Tariq Al-Fahd, experto en explosivos, se mantenía reclinado en una silla, jugueteando con una pequeña bomba de práctica como si fuera una canica. Su acento libanés marcaba cada palabra con una música peligrosa. Amaba el caos.
Y Chen Wei, el más reservado, era maestro de logística y comunicaciones. Dante solo había escuchado su voz una docena de veces. Pero nunca fallaba.
—¿Y cuál es el objetivo exacto? —preguntó Dante finalmente, con tono neutro.
Batista se levantó, caminó hacia una pared y presionó un control remoto. Una pantalla descendió, mostrando una imagen térmica de una estructura subterránea.
—Esto, señores, es un búnker militar oculto en las montañas de Jarabacoa.

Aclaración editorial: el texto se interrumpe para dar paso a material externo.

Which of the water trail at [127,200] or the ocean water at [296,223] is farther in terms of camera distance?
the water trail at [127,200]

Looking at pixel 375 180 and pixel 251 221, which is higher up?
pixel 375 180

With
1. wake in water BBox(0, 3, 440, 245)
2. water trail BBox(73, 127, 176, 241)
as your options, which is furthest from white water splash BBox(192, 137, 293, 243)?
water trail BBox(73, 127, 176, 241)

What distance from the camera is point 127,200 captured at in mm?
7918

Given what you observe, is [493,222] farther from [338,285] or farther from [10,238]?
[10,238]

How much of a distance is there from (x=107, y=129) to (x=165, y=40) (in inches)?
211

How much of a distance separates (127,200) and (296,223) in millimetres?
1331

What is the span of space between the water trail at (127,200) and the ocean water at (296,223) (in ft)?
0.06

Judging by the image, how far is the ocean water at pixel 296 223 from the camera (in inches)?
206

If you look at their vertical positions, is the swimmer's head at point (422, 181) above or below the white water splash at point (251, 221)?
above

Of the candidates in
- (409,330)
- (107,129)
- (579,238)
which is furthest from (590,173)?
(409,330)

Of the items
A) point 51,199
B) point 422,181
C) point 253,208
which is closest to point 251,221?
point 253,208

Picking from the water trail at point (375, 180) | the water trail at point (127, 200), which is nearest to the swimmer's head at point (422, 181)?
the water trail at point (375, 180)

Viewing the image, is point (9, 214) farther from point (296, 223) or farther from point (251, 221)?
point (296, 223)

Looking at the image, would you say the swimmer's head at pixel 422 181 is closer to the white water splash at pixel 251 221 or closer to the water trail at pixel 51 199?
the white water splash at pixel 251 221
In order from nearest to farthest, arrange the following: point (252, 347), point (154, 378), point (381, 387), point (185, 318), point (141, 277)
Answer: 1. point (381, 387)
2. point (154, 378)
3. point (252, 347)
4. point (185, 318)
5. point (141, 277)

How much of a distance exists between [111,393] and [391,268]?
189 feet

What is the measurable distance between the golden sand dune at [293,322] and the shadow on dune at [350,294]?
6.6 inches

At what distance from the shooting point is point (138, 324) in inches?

Oficialmente es una estación meteorológica. Pero extraoficialmente… es un centro de manipulación electoral. Los datos de votación se alteran desde allí antes de ser publicados. Quiero que lo inutilicen. Saquen los servidores. Entreguen las pruebas. Que el país vea la verdad.
Mila frunció el ceño.
—¿Quién financia esto? —preguntó, sin rodeos.
—Digamos que hay intereses... en limpiar la casa —respondió Batista con una sonrisa ambigua.
Dante no necesitaba más detalles. Sabía que estaban siendo usados, como siempre. Pero los mercenarios no hacían preguntas morales. Hacían preguntas logísticas.
—¿Tiempo límite? —preguntó Alexis, mientras miraba el plano.
—Tres días. El gobierno se prepara para cerrar las comunicaciones durante las elecciones. Si no se actúa antes, desaparecerán las pruebas.
Dante asintió lentamente. Luego miró a su equipo, uno por uno.
—¿Estamos dentro?
Un silencio denso los envolvió por unos segundos, roto solo por la respiración del mar.
Uno por uno, cada miembro asintió.
El contrato estaba cerrado.
Y aunque aún no lo sabían, con ese gesto habían sellado no solo una misión, sino el comienzo de una guerra secreta que sacudiría a toda la isla.